Data for processing —
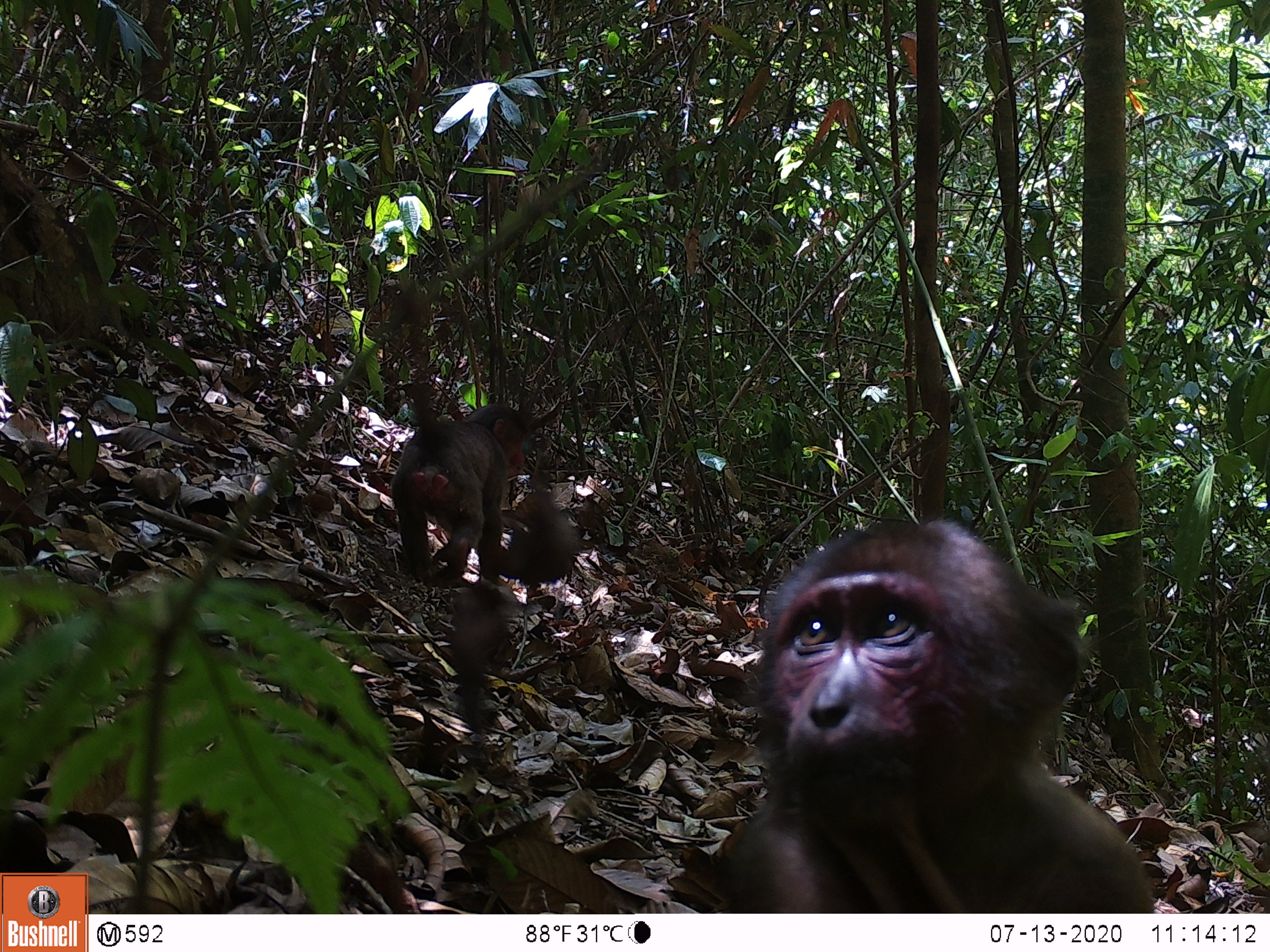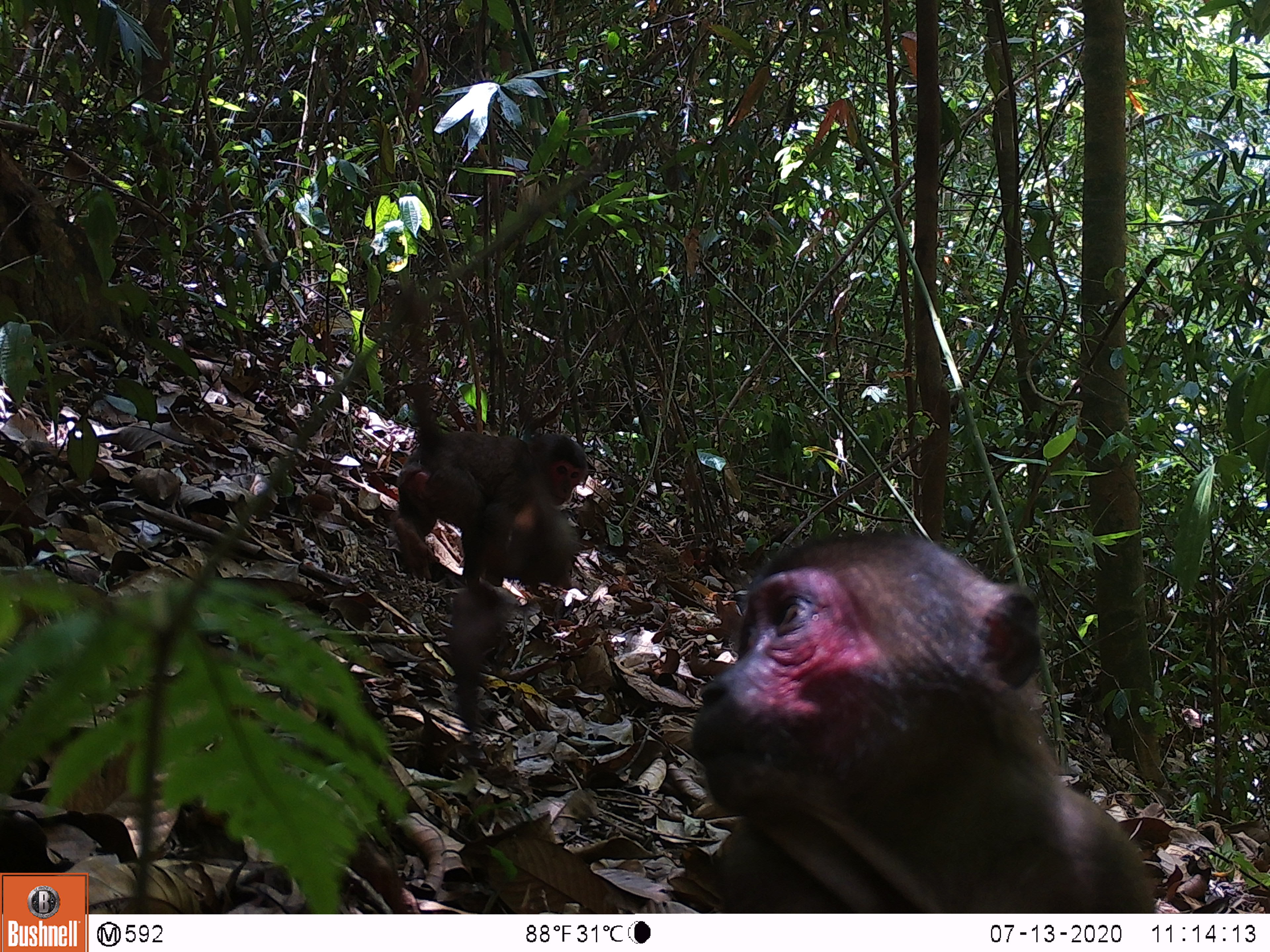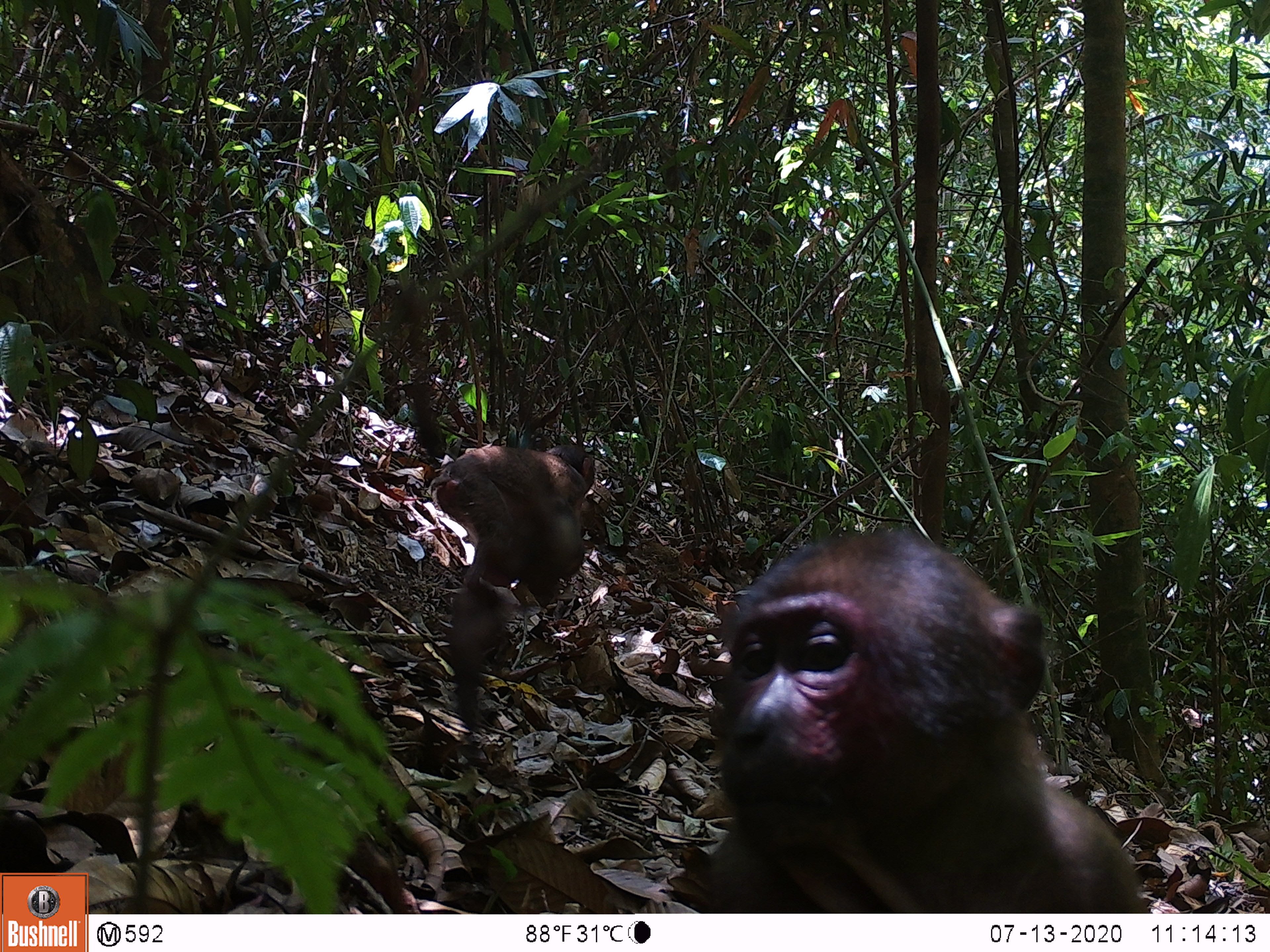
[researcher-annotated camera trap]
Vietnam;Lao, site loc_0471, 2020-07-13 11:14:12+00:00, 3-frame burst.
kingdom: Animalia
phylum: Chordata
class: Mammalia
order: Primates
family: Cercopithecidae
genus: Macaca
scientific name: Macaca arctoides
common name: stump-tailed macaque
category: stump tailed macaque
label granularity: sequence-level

Problem description — Reproduce the material in its entirety and word for word, without the pictures.

Response —
[researcher-annotated camera trap]
Vietnam;Lao, site loc_0471, 2020-07-13 11:14:12+00:00, 3-frame burst.
kingdom: Animalia
phylum: Chordata
class: Mammalia
order: Primates
family: Cercopithecidae
genus: Macaca
scientific name: Macaca arctoides
common name: stump-tailed macaque
category: stump tailed macaque
label granularity: sequence-level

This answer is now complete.